With dedicated hardware that allows you to use the phone as a cold wallet for your cryptocurrency, and software for decentralized apps, HTC says every Exodus smartphone will also serve as a node, which the company claims could “double and triple the number of nodes of Ethereum and Bitcoin.” You know… if anyone actually buys the phone.
HTC isn’t the only established company making a play for the cryptocurrency space right now: web browser company Opera has just announced it’s releasing a new version of its Android browser that features a built-in crypto wallet.
Unsurprisingly, the new app is called Opera with Crypto Wallet and its available in private beta for now.

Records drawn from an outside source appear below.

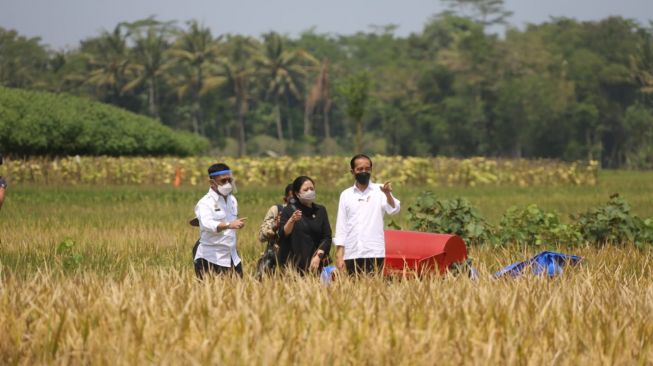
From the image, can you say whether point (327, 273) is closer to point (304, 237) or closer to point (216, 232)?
point (304, 237)

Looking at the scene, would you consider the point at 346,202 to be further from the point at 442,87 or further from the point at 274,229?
the point at 442,87

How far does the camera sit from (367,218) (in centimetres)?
989

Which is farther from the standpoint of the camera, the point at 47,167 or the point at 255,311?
the point at 47,167

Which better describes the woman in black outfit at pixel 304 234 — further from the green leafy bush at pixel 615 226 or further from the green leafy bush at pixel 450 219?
the green leafy bush at pixel 615 226

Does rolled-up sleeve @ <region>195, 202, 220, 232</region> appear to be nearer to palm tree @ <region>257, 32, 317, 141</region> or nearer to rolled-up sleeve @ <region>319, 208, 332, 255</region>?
rolled-up sleeve @ <region>319, 208, 332, 255</region>

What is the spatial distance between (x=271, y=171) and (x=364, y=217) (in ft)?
106

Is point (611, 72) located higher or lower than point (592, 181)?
higher

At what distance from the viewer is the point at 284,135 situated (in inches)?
4331

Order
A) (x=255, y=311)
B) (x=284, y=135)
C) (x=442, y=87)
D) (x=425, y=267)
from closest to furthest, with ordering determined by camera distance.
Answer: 1. (x=255, y=311)
2. (x=425, y=267)
3. (x=442, y=87)
4. (x=284, y=135)

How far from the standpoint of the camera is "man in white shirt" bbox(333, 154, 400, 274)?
388 inches

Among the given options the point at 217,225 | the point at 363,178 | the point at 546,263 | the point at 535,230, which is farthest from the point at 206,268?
the point at 535,230

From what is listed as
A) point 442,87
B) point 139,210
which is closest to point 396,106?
point 442,87

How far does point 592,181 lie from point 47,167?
1839 cm

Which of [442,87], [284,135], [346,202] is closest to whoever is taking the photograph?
[346,202]
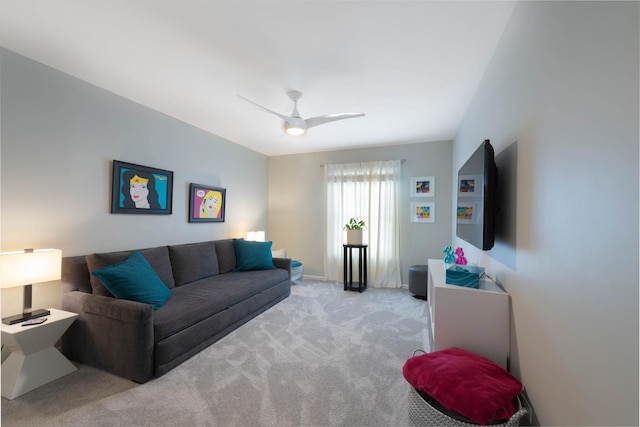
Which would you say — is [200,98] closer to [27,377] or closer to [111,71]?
[111,71]

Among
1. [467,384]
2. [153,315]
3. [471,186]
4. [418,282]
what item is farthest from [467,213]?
[153,315]

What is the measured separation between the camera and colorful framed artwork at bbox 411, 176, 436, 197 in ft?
14.4

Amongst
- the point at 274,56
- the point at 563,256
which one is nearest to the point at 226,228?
the point at 274,56

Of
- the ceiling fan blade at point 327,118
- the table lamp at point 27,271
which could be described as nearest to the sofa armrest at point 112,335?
the table lamp at point 27,271

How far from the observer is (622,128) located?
0.73m

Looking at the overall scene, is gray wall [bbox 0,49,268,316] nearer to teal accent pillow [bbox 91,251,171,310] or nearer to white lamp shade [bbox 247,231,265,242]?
teal accent pillow [bbox 91,251,171,310]

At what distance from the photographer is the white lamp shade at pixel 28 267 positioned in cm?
178

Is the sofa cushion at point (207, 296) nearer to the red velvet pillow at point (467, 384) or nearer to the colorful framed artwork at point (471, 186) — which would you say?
the red velvet pillow at point (467, 384)

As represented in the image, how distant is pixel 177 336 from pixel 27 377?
94cm

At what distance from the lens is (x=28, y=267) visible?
1876mm

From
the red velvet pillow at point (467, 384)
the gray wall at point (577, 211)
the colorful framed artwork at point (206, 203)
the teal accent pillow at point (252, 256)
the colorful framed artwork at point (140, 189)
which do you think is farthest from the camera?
the teal accent pillow at point (252, 256)

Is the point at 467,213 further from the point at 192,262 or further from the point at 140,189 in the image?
the point at 140,189

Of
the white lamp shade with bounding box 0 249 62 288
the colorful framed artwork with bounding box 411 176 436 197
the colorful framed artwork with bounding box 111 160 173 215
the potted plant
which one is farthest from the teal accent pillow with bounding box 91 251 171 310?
the colorful framed artwork with bounding box 411 176 436 197

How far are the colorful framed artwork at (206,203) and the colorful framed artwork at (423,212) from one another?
3215mm
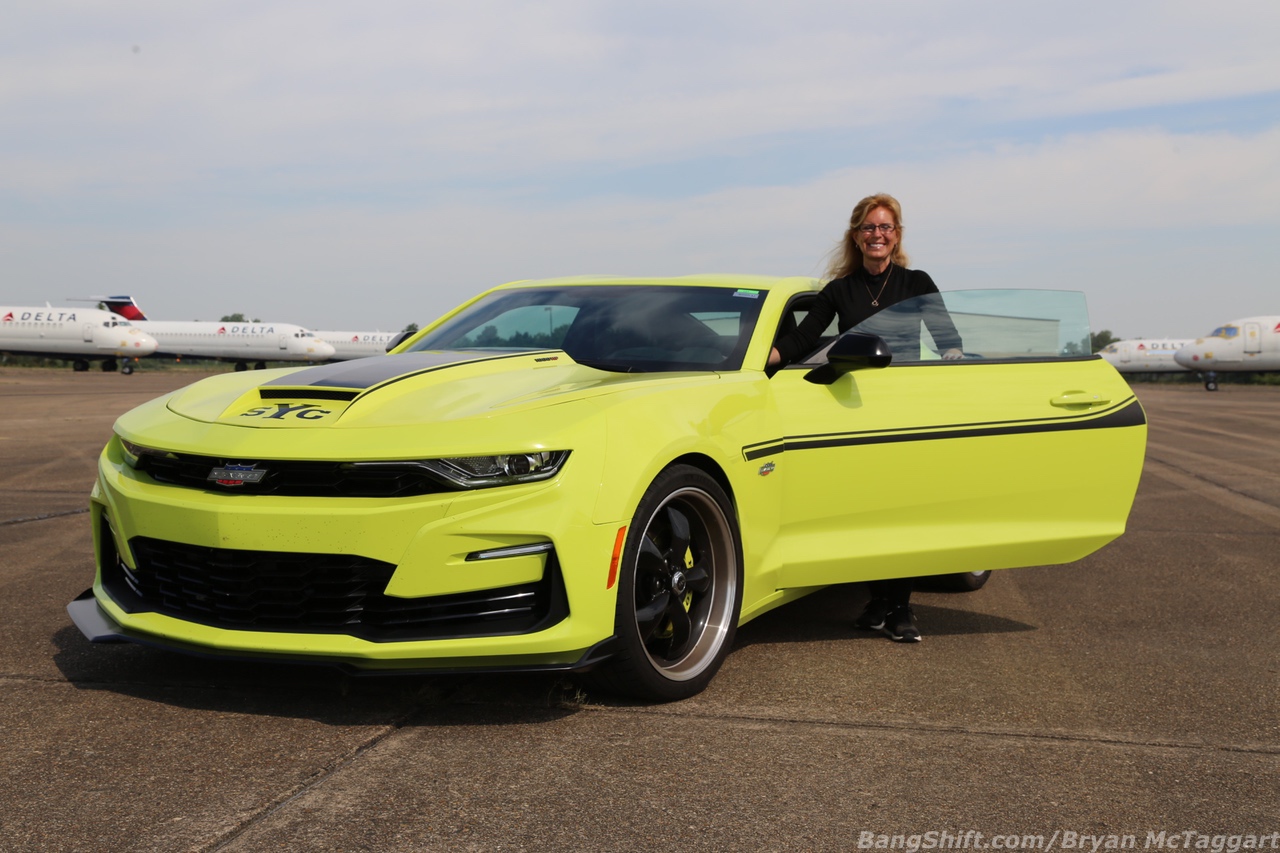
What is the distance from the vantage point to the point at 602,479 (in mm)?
3301

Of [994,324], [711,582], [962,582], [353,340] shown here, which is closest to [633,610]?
[711,582]

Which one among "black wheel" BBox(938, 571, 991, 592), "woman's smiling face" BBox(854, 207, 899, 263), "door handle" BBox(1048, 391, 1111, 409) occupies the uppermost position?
"woman's smiling face" BBox(854, 207, 899, 263)

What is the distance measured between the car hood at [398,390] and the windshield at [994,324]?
107 cm

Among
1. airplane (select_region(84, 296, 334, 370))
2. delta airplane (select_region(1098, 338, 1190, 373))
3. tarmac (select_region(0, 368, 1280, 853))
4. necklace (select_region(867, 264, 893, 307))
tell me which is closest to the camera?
tarmac (select_region(0, 368, 1280, 853))

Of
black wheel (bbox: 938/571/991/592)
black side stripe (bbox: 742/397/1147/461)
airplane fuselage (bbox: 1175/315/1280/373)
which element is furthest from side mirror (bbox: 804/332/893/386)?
airplane fuselage (bbox: 1175/315/1280/373)

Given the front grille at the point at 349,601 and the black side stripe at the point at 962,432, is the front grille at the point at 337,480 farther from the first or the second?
the black side stripe at the point at 962,432

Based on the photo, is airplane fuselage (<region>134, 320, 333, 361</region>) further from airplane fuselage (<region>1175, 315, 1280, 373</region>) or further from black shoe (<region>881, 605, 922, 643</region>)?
black shoe (<region>881, 605, 922, 643</region>)

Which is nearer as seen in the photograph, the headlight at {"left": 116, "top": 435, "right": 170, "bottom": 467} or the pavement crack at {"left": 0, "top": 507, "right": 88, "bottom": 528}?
the headlight at {"left": 116, "top": 435, "right": 170, "bottom": 467}

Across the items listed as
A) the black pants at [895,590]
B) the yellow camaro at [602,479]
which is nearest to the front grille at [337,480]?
the yellow camaro at [602,479]

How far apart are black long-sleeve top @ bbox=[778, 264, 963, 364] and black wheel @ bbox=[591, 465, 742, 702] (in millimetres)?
962

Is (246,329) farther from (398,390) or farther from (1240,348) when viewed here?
(398,390)

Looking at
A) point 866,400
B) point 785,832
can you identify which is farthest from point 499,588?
point 866,400

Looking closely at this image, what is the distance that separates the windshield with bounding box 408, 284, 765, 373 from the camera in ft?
14.6

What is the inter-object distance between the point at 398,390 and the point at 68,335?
60.2m
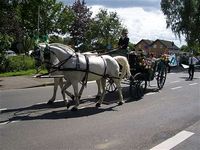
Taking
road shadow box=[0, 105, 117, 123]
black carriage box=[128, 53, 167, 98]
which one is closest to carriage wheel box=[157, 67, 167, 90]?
black carriage box=[128, 53, 167, 98]

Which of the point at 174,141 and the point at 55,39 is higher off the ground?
the point at 55,39

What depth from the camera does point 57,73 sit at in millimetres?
12773

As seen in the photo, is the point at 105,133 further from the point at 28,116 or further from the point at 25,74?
the point at 25,74

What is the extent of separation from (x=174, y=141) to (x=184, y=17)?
47.7m

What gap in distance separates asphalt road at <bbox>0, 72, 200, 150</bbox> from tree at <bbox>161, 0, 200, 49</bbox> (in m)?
41.0

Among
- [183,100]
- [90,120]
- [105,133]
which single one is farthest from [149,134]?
[183,100]

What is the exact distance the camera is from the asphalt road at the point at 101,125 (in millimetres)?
8086

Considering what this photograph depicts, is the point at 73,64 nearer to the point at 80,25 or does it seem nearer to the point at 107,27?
the point at 80,25

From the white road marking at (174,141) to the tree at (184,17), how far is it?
46338 mm

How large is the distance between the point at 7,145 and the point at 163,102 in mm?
7513

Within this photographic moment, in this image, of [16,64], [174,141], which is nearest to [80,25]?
[16,64]

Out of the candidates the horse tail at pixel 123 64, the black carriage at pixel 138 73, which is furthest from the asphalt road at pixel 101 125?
the horse tail at pixel 123 64

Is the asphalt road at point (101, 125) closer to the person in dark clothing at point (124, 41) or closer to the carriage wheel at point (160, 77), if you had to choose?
the person in dark clothing at point (124, 41)

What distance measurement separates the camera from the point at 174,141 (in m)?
8.55
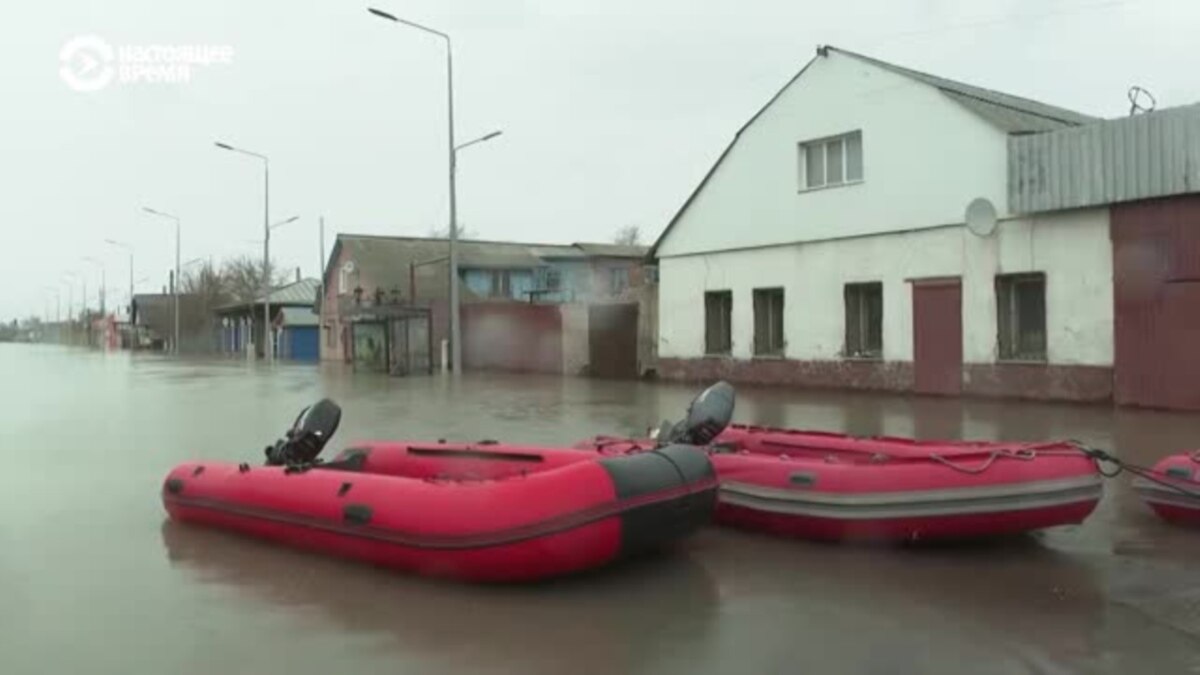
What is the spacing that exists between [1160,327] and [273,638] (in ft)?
49.5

The browser supports Ethereum Dapps (decentralized apps), allowing you to pay for goods and services uses the Ethereum currency. Opera says it chose Ethereum because it has a large community of Dapps and features a Web3 API that allowed the company to integrate the technology into the browser in a way that makes it easy for users to send money to other wallets or make payments to online merchants that use the Coinbase Commerce system.
Eventually the company could add support for other digital currencies.
In terms of security and privacy, Opera says the keys are all stored on a user’s phone and users need to grant permission for each site requesting access to a wallet.
Instead of a PIN code or password, Opera says the browser “relies on Android’s secure system lock to sign transactions so users don’t have to learn any new codes to use the wallet.”
Both HTC and Opera are obviously betting on a future that may or may not arrive. While cryptocurrencies have become a multi-billion dollar business in recent years, they still have a relatively small user base. It’s possible that user-friendly devices and apps like the HTC Exodus and Opera with Crypto Wallet could lower the barrier for entry. But it’s also possible that HTC and Opera will find out that they’re spending time developing niche products for a niche audience with limited potential for a return on investment.
Update: Shortly after I hit the publish button, another blockchain phone-related story popped up. Sirin Labs has revealed that its $1,000 Finney phone will ship in November, and that the phone has a secondary screen that will be used exclusively for secure crypto transactions.